In response to questions about the IHPCRC's claim that it is using Opteron processors in the supercomputer, AMD officials issued the following written statement: "AMD has never authorized any shipments of AMD products to Iran or any other embargoed country, either directly or indirectly. AMD fully complies with all United States export control laws, and all authorized distributors of AMD products have contractually committed to AMD that they will do the same with respect to their sales and shipments of AMD products."

The statement added that any shipments of products to Iran by distributors "would be a breach of the specific provisions of their contracts with AMD."

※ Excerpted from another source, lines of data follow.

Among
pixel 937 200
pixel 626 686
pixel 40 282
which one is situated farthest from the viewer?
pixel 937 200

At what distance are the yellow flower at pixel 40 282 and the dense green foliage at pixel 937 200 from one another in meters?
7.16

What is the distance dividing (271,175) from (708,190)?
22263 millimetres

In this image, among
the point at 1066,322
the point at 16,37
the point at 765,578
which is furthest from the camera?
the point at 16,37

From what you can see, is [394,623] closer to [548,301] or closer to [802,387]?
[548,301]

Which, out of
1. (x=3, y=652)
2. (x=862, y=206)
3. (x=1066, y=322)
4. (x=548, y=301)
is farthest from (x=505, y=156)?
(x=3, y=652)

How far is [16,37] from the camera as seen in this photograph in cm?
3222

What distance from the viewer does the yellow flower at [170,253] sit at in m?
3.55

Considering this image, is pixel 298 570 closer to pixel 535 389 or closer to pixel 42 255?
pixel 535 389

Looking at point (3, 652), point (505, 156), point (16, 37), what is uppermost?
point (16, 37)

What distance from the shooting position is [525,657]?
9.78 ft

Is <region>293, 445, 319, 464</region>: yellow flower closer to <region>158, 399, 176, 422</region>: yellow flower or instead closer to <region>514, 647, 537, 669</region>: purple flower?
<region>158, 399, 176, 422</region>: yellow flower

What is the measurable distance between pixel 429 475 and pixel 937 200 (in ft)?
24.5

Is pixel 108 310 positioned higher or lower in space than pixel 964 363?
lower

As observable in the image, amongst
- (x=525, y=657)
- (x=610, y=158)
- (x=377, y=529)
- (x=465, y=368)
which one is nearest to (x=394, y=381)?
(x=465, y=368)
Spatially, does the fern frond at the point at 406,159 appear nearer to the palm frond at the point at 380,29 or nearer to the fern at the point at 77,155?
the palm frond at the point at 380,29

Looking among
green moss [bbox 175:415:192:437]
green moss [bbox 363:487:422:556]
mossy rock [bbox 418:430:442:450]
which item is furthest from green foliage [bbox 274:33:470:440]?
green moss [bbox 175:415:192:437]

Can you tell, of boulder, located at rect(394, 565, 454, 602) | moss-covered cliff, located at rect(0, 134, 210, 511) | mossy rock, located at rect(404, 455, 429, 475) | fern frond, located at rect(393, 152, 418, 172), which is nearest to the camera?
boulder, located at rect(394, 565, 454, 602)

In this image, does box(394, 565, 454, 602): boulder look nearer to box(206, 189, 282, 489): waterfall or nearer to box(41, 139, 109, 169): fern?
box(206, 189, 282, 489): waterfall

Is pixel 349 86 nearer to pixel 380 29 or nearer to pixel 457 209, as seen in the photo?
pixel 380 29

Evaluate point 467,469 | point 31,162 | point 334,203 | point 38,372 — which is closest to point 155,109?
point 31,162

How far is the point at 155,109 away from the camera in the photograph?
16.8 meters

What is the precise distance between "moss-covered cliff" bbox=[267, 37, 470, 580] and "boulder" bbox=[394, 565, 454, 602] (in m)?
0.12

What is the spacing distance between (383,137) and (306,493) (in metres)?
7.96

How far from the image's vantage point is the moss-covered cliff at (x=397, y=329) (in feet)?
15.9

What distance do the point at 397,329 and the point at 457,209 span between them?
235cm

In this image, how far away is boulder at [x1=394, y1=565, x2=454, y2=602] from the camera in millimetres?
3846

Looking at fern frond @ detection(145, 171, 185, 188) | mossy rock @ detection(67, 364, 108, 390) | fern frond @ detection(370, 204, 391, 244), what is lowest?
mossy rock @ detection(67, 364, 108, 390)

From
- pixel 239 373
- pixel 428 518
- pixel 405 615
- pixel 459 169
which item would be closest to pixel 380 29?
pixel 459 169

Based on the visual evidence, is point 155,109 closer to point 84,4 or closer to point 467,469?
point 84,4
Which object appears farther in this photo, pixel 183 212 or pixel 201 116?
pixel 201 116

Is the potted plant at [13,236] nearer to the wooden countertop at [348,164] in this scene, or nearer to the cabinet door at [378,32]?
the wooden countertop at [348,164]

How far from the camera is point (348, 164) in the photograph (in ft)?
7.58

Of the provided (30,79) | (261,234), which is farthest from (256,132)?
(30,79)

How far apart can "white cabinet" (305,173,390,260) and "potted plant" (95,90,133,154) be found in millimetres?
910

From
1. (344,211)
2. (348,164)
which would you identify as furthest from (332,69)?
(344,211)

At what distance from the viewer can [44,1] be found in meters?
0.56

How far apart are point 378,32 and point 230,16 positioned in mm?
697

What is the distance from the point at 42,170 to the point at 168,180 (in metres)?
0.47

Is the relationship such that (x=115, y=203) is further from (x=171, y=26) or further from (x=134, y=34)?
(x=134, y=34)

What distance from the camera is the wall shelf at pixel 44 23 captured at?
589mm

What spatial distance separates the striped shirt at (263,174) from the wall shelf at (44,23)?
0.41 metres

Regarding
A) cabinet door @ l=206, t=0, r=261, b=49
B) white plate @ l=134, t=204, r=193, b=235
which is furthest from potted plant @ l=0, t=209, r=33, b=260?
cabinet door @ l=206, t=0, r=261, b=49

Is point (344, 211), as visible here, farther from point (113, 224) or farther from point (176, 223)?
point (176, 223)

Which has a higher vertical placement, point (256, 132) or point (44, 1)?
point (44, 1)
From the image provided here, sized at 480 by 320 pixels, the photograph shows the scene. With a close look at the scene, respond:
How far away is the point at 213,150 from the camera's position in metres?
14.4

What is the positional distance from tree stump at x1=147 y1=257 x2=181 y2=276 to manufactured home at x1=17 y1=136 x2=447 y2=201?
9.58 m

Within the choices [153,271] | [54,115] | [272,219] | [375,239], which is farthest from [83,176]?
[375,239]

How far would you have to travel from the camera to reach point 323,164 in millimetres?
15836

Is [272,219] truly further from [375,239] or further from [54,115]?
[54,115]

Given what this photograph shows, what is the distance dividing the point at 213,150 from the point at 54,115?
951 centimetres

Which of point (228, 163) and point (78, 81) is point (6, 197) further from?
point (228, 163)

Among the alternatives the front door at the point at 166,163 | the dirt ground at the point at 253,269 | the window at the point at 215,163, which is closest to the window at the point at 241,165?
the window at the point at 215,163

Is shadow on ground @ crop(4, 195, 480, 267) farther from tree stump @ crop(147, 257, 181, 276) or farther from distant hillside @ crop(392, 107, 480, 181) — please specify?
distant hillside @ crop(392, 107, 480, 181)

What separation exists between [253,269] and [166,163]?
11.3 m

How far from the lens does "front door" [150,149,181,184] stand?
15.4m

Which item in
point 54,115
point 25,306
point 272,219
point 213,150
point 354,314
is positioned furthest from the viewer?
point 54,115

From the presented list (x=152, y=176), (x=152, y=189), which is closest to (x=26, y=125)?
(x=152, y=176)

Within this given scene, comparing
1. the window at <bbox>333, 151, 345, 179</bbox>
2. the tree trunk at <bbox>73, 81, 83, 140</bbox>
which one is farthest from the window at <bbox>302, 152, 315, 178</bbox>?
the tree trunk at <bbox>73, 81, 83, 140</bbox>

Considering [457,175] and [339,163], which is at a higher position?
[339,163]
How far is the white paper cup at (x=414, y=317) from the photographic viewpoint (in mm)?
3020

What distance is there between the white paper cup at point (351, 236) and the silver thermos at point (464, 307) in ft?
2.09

The chip maker has increasing ties to the UAE. AMD last month announced that it had received $622 million in funding from a unit of Mubadala Development Co., an investment firm that is based in the UAE's capital of Abu Dhabi and owned by the Abu Dhabi government. Abu Dhabi is the largest of the seven emirates that make up the UAE, and its ruler – Sheikh Khalifa bin Zayed Al Nahyan – is also the UAE's president.

Legal experts said U.S. law requires companies with distributors in other countries to ensure that they also adhere to the trade sanctions against Iran, which is categorized as a terrorist country by the U.S. government. Companies that re-export U.S products are also prohibited from shipping them to Iran.

Nonetheless, Iranian officials have long boasted that the U.S. trade sanctions have had little impact on their nation's ability to acquire products that it needs from other countries.

Michael Izady, an adjunct professor of Middle Eastern and Western history at Pace University in New York, said via e-mail that "much of what Iran gets in computer parts and advanced devices are brought in – licitly or illicitly – from the UAE."

Izady said that Iran is producing as many computers as it does automobiles – about 1.6 million per year – and that the computer and Internet industry is "ubiquitous" in that country. "Iran is advancing its computer and Internet knowledge and expertise much faster than its nuclear program," he wrote.

"The fact there is stuff going into Iran is certainly well known to U.S. regulators," said Christopher Wall, an international trade attorney in the Washington office of Pillsbury Winthrop Shaw Pittman LLP. He added that the UAE has been a country of interest to a U.S. government program designed to stop shipments from foreign countries to Iran.

Although U.S. export law applies to foreign parties that are re-exporting U.S. products, a lot of that occurs without a license, according to Wall. In such cases, many of the foreign entities either don't follow the law or don't know its requirements, he said. Moreover, products may change hands many times before they get to their ultimate destinations.

"It's very difficult to enforce – extremely difficult to enforce," Wall said. That's why the sanctions against trade with Iran "are, in some cases, not very effective, because the rules are very easy to get around," he explained.

David Ivey, an attorney who specializes in international trade at Baker & Hostetler LLP in Houston, said that whatever the product is, exporters have to be sure it can legitimately be sold to other countries. AMD likely will have to do some due diligence to see if it can determine how its processors apparently ended up in Iran, Ivey said, "because the U.S. government may come and ask them that question."